The unexpected is not unpredictable

N. Lygeros




From a strategic point of view, a war always teaches a lot, not on consequences but on tactical choices resulting from great strategy. However, it is not its only contribution. It also refers to the quality of analysis coming after any attack and generally being conducted by military and strategic warriors. On this basis, the one entitled the Great surprise of general Frank is quite revealing about the mediological research and not the strategic one. For highlighting the element of surprise brought about by attack, it bases its demonstration on 3 points: (1) “Bombings should knock the adversary. Nothing happened. They have been very limited.” (2) “The action was brought at dawn though Americans prefer to start their operations in the middle of the night for some time.” (3) “But the third surprise is even more amazing. Perhaps unprecedented. [...] Officers would have admitted themselves stunned by these first strikes they have apparently not been warned about.” In reality, none of these points represent a surprise.

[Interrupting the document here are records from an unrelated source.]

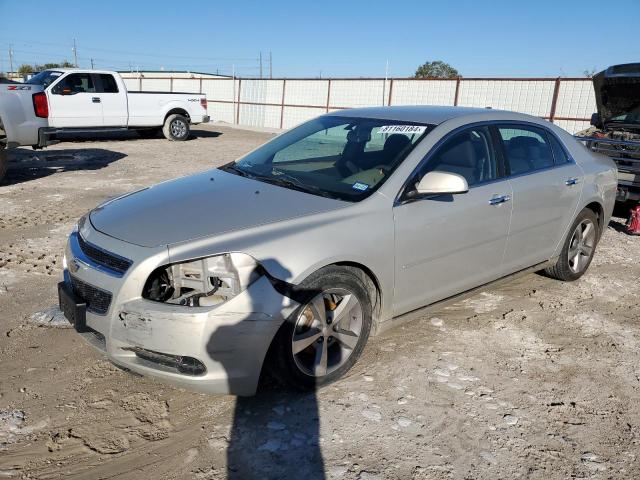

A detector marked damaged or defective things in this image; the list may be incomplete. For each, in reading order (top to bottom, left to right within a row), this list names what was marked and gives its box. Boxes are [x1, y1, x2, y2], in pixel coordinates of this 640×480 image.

crumpled front bumper [61, 223, 298, 396]
missing headlight assembly [144, 253, 262, 306]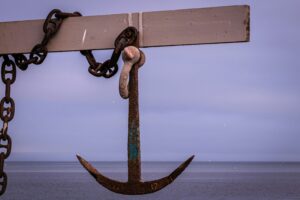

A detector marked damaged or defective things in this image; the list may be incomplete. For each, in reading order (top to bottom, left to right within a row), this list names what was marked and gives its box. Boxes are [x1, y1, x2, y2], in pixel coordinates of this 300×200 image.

rusty metal anchor [77, 46, 195, 195]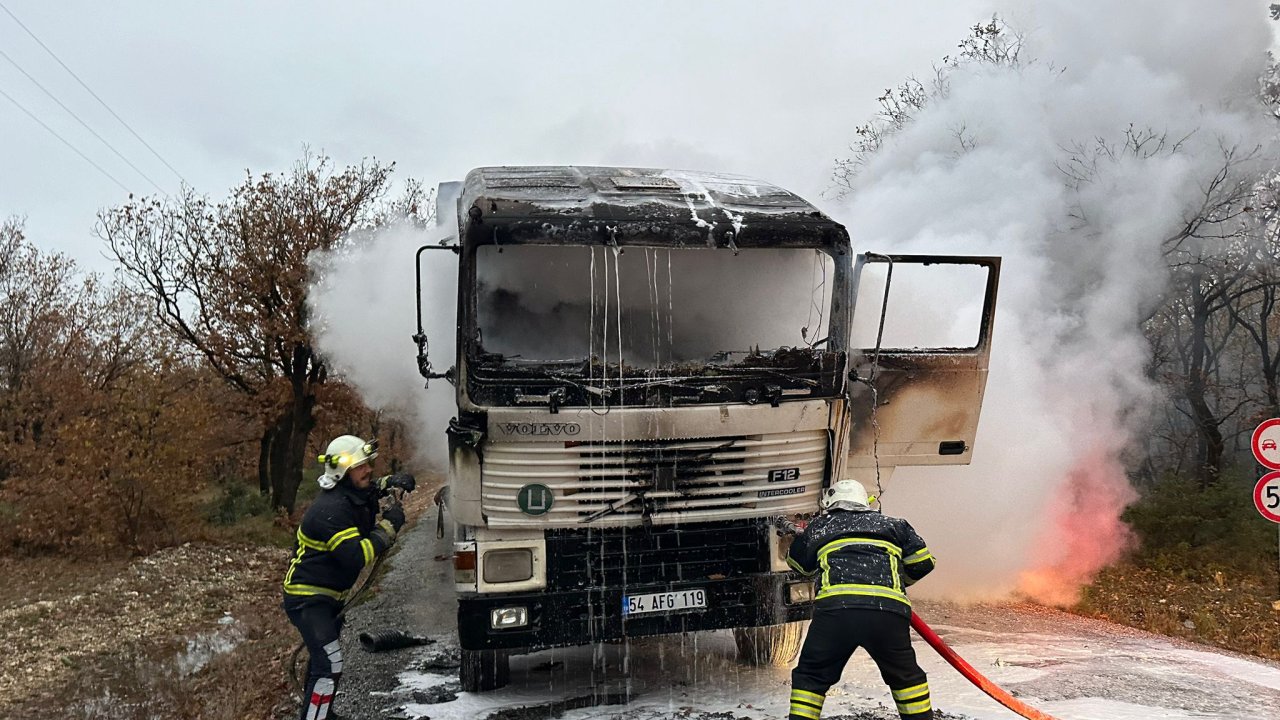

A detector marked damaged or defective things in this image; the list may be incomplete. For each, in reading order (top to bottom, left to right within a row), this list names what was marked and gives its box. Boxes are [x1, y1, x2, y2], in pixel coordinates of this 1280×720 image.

burned truck [419, 165, 998, 686]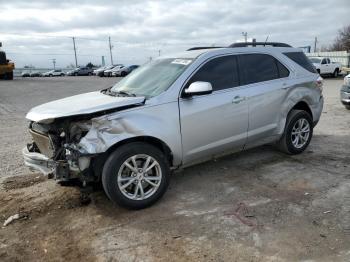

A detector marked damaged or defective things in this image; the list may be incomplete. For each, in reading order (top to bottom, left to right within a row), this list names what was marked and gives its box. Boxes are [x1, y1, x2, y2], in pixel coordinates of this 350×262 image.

crumpled front hood [26, 90, 145, 122]
damaged silver suv [22, 43, 322, 211]
broken front bumper [21, 146, 54, 175]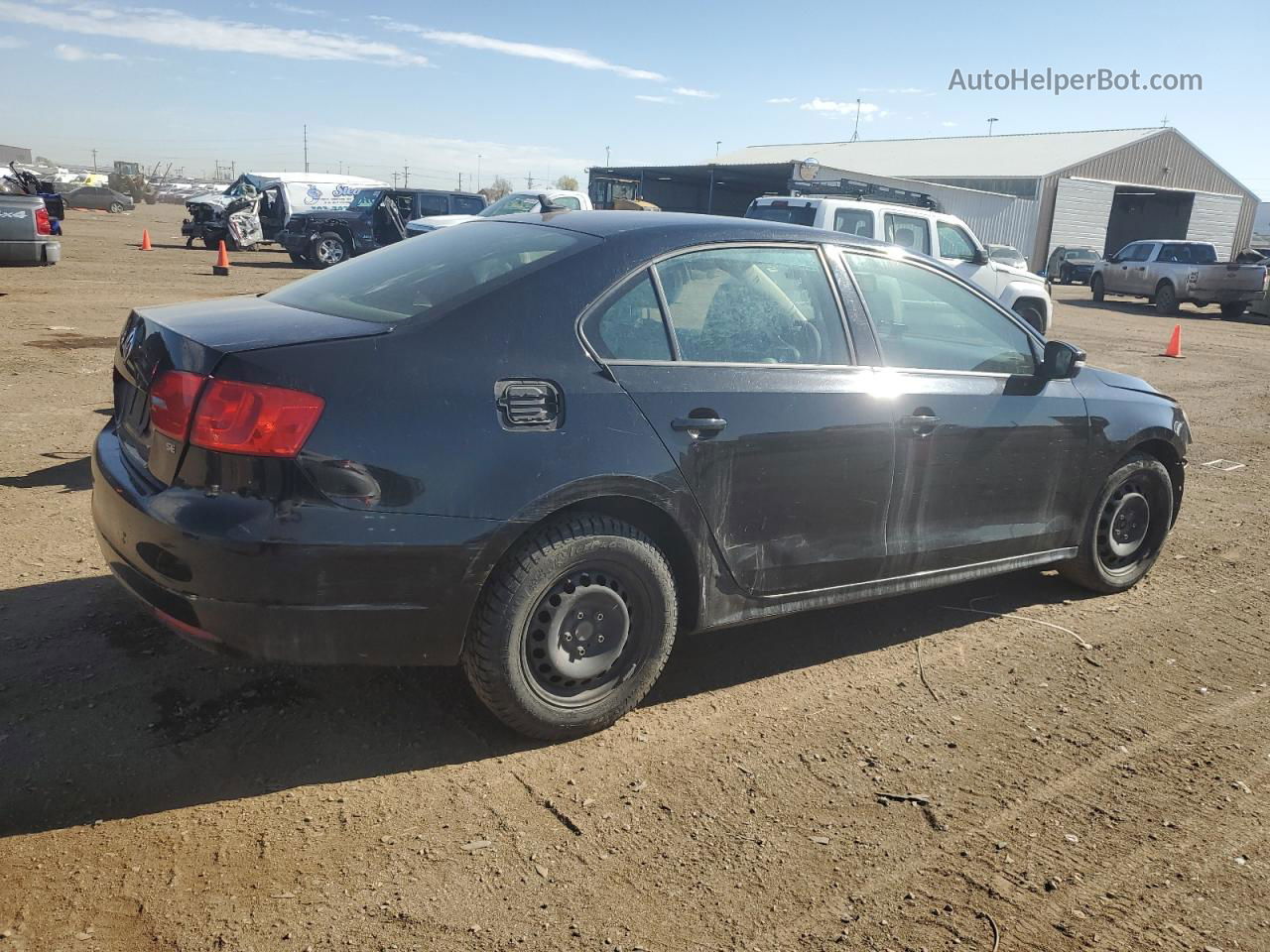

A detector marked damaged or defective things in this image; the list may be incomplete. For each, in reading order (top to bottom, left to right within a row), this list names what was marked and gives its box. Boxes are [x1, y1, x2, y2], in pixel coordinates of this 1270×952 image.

The power of the element of surprise mainly comes from its unpredictable nature. Yet, the points mentioned in this study are all predictable as we'll present later. The element of surprise is really a formidable weapon in strategy but some operations are only surprises for some analysts or their readership.
The first case is relatively basic to deal with, when one has a minimum knowledge about military and psychological arsenal. It is first interesting to use the weapons of psychological warfare to prepare the ground for real war. Thus, the type of provided information is predictable and almost natural. Then, this army having specific weapons such as exotic weapons or more generally high precision missiles and stealth bombers, it is better to use them before massive attack that doesn’t need of course, neither secrecy nor precision.

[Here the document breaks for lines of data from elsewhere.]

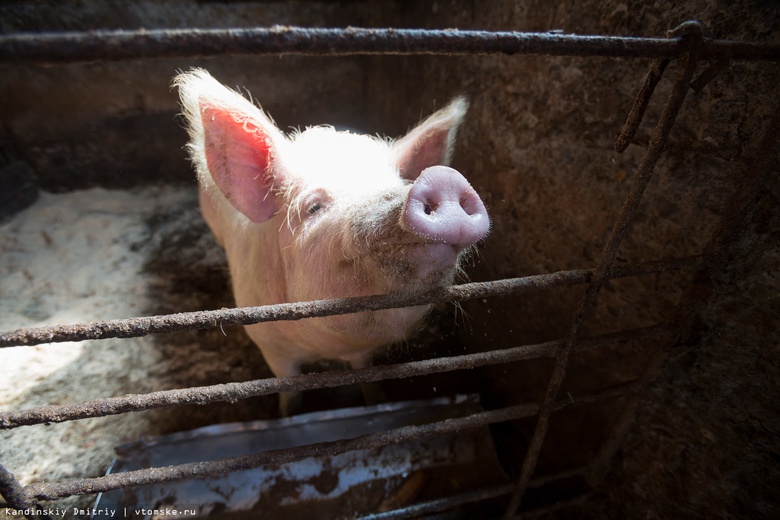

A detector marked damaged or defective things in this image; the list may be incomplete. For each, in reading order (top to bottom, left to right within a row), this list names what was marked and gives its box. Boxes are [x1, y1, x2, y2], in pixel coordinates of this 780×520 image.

rusty metal bar [0, 25, 776, 64]
rusted rebar [0, 26, 776, 64]
rusty metal bar [0, 256, 696, 350]
rusted rebar [0, 256, 696, 350]
rusty metal bar [502, 22, 704, 516]
rusted rebar [502, 21, 704, 520]
rusty metal bar [584, 104, 780, 488]
rusty metal bar [1, 324, 672, 430]
rusted rebar [1, 324, 672, 430]
rusty metal bar [19, 382, 640, 504]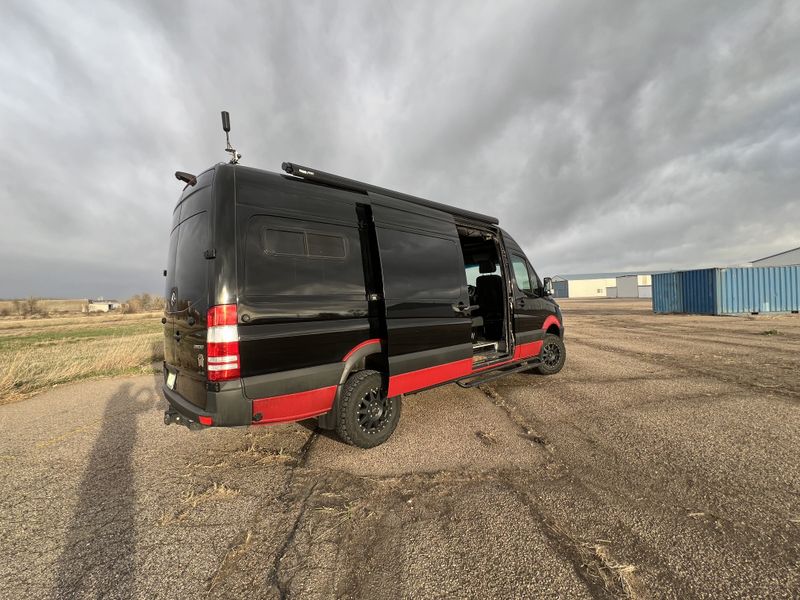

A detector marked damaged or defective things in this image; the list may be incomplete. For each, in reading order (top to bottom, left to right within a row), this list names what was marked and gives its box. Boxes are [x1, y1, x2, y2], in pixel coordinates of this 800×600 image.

cracked asphalt [0, 302, 796, 596]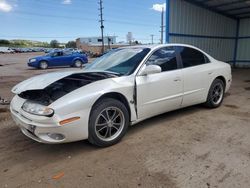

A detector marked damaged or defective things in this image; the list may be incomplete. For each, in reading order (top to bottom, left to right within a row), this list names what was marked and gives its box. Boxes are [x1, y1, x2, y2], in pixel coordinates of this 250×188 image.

crumpled hood [11, 70, 75, 94]
damaged front end [16, 72, 117, 106]
broken headlight [21, 100, 54, 117]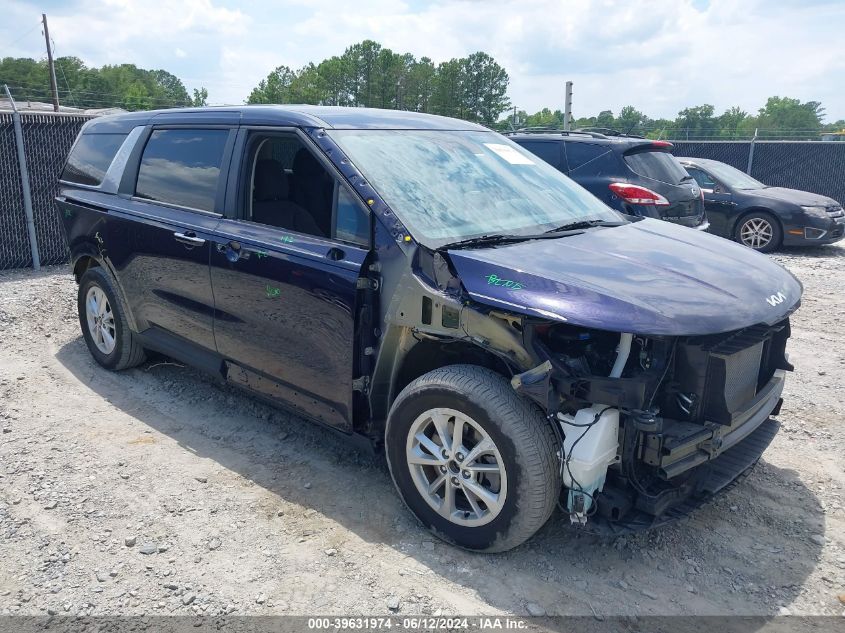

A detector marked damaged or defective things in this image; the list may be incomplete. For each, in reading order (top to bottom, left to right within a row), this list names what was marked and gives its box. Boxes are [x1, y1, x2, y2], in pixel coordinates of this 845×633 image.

damaged kia carnival [57, 106, 796, 552]
bent hood [446, 218, 800, 336]
crumpled front end [512, 318, 796, 532]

The second case is simply made clear by meteorology and more precisely, by the state of moon. When one has equipments enabling night vision and being an advantage over enemy, no night attack has to be led during full moon. For the advantage can't be used. Thus, analysts expected an attack after this period. So, the most judicious is to attack at dawn. The point is not a surprise but a consequence of military logic. Moreover, the land attack was mainly a mere advance towards adverse territory and not enemy for it was not very populated and not protected. Central attacks being made by Tomahawk and BLU-169/13 missiles are independent of these conditions.

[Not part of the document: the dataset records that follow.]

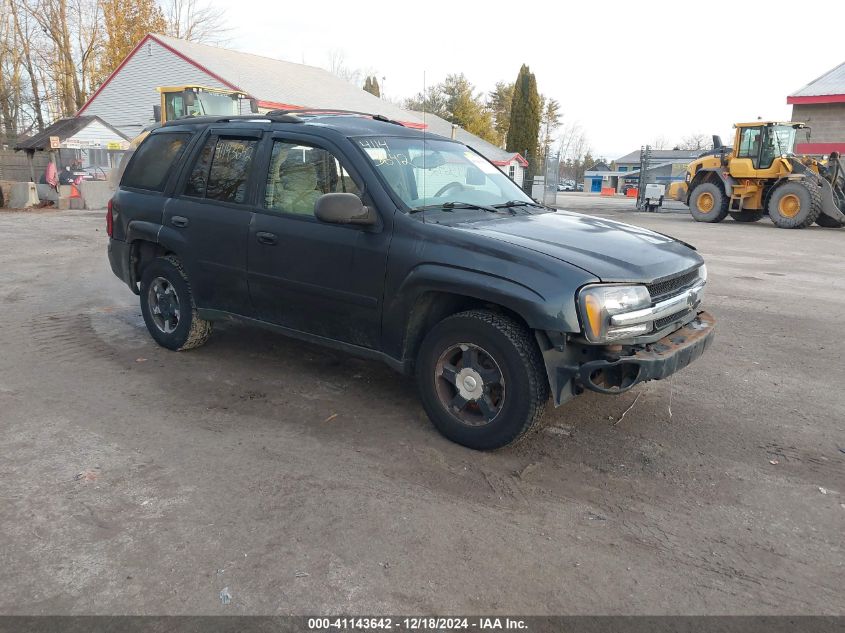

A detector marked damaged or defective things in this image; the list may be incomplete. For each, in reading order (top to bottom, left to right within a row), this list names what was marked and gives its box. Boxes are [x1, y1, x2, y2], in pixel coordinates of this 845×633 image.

damaged front bumper [544, 312, 716, 404]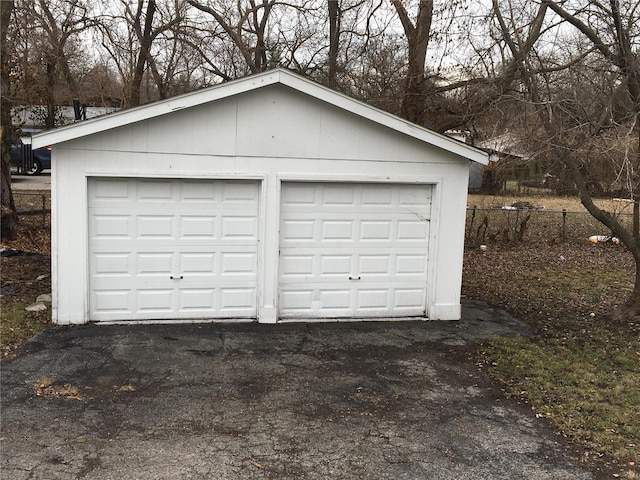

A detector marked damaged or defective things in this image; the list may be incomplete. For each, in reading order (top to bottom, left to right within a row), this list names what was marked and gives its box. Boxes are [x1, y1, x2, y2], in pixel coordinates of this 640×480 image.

cracked pavement [1, 300, 596, 480]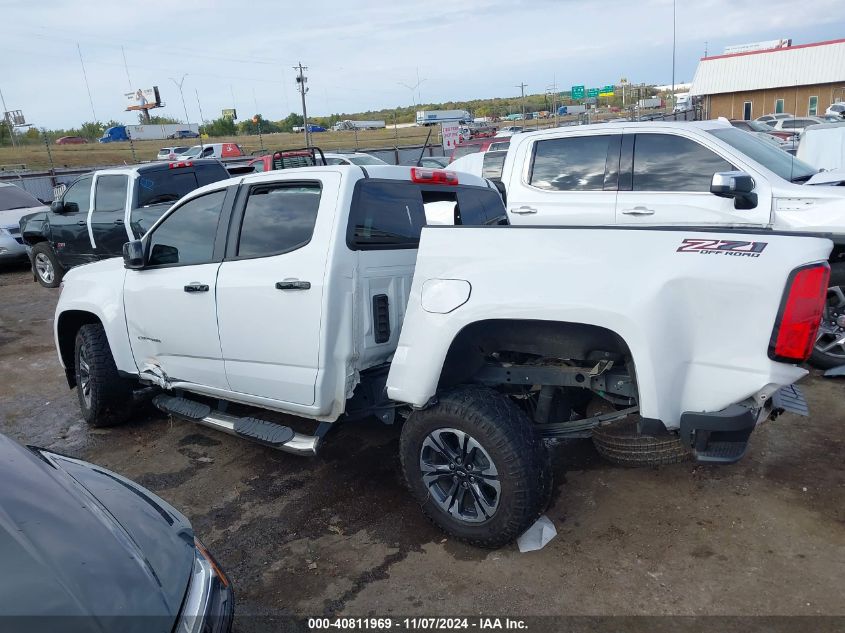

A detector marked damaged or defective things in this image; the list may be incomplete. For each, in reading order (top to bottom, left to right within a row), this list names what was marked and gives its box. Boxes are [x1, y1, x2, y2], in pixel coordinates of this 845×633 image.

damaged white pickup truck [57, 165, 832, 544]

At last, the last case is by far the most contestable as an evidence of the element of surprise and this, for several reasons. First, officers have no point in giving sensitive information. On the contrary, they have to help to disinform. Moreover, it is not surprising that the command makes the most of the information given by the information networks as discreetly as possible. As regards time-limits, they are logic too. For the time of a sensitive information is extremely short in the spying field.

Thus, we have proved that any military operation can't be considered as an element of surprise that is the contrary that would have been surprising. In reality, in strategy, the most surprising is the number of predictable ideas. For the unpredictable is rare by nature.